Le dōtaku (銅鐸?) sono campane giapponesi di bronzo, relativamente sottili, risalenti al periodo Yayoi. Le più antiche dōtaku ritrovate risalgono al II o III secolo (corrispondenti alla fine del periodo Yayoi). La loro altezza varia dai 10 ai 130 centimetri circa. L'ottima fattura delle dōtaku indica una buona padronanza delle tecniche di fusione del bronzo da parte dei giapponesi del periodo Yayoi. Erano decorate con motivi raffiguranti la natura e gli animali (tra i quali libellule, mantidi religiose e ragni).

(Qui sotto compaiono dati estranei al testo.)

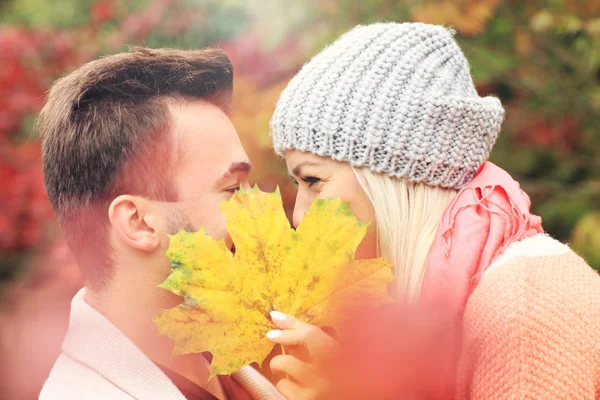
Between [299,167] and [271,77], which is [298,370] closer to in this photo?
[299,167]

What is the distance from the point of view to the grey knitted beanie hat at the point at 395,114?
1.90 meters

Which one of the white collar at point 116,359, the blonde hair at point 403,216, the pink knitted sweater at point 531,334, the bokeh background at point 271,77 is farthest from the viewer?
the bokeh background at point 271,77

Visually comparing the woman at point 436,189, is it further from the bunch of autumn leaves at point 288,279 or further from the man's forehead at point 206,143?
the bunch of autumn leaves at point 288,279

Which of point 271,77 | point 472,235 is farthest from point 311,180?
point 271,77

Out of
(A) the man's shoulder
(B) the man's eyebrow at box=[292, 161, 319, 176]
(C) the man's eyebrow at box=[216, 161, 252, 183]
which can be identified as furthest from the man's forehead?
(A) the man's shoulder

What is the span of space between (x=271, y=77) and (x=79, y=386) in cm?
287

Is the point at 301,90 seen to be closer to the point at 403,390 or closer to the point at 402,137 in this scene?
the point at 402,137

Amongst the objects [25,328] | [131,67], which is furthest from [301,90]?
[25,328]

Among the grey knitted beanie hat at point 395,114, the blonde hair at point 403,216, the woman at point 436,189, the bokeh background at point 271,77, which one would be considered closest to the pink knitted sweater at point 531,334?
the woman at point 436,189

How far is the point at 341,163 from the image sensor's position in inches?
77.0

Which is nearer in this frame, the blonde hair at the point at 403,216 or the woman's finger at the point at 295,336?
the woman's finger at the point at 295,336

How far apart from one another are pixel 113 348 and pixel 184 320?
47cm

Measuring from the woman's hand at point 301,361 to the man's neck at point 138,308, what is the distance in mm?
645

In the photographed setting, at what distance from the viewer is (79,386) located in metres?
1.57
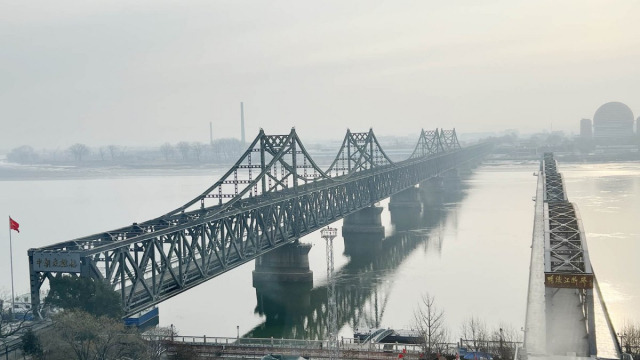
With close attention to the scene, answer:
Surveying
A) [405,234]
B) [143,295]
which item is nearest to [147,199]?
[405,234]

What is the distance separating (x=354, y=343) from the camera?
30.1 m

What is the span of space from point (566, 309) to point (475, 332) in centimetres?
1202

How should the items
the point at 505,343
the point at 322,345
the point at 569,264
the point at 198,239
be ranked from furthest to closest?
1. the point at 198,239
2. the point at 322,345
3. the point at 505,343
4. the point at 569,264

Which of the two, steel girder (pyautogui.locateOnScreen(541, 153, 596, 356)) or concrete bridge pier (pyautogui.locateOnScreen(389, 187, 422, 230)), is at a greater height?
steel girder (pyautogui.locateOnScreen(541, 153, 596, 356))

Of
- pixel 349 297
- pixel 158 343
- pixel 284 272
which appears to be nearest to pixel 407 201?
pixel 284 272

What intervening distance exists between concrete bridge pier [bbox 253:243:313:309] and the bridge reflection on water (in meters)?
0.14

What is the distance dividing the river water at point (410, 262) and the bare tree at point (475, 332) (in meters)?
0.48

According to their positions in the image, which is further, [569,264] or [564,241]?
[564,241]

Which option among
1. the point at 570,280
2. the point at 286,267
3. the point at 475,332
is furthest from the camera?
the point at 286,267

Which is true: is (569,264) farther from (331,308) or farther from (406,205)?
(406,205)

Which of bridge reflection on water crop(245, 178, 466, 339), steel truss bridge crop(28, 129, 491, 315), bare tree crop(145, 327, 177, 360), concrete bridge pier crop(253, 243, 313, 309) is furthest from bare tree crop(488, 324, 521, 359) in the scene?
concrete bridge pier crop(253, 243, 313, 309)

Gli storici credono che le dōtaku venissero utilizzate a scopo rituale, per propiziare buoni raccolti. Gli animali raffigurati erano infatti nemici naturali degli insetti che attaccavano le piante di riso. Si suppone quindi che le dōtaku appartenessero a figure sciamaniche che detenevano sia il potere politico (necessario per la loro realizzazione) che quello religioso (per celebrare i riti in cui venivano utilizzate). Attualmente sono state ritrovate circa 470 dōtaku.

Secondo il folklore Giapponese, le dōtaku erano utilizzate come campane di allarme (solitamente posizionate in torri di guardia), in particolare in caso di invasioni. Vennero sfruttate specialmente a causa delle frequenti invasioni dalla penisola Coreana.

Quando le sentinelle avvistavano gli invasori, davano l'allarme battendo sulle dōtaku, cosicché le persone potessero attivarsi per nascondere sè stesse e i propri averi o, nel caso fossero guerrieri, prepararsi a respingere il nemico.